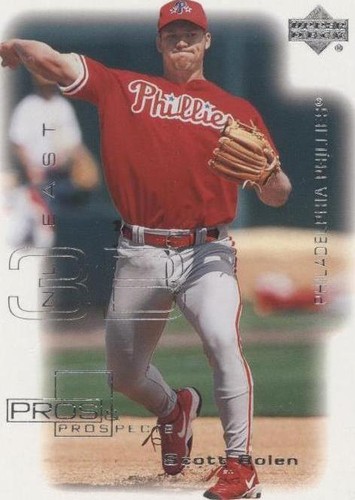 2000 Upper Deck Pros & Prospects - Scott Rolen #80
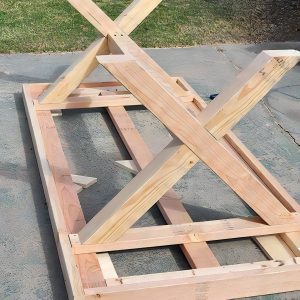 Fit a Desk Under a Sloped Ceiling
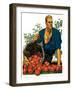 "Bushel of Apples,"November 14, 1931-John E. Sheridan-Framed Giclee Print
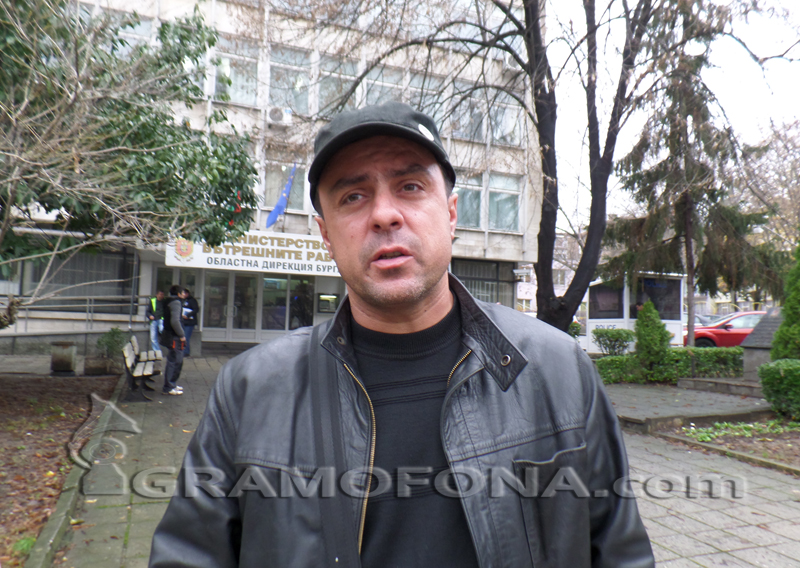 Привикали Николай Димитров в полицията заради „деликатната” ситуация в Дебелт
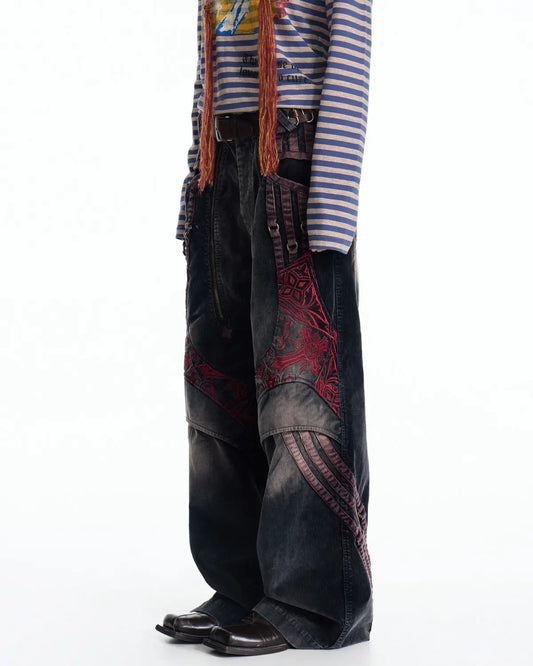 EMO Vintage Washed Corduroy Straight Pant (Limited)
++++
Job
Rewrite every line of the listing above, replacing "Corduroy" with "Denim" and leaving everything else unchanged. Omit the pictures from your answer.

Result of the exercise
 2000 Upper Deck Pros & Prospects - Scott Rolen #80
 Fit a Desk Under a Sloped Ceiling
 "Bushel of Apples,"November 14, 1931-John E. Sheridan-Framed Giclee Print
 Привикали Николай Димитров в полицията заради „деликатната” ситуация в Дебелт
 EMO Vintage Washed Denim Straight Pant (Limited)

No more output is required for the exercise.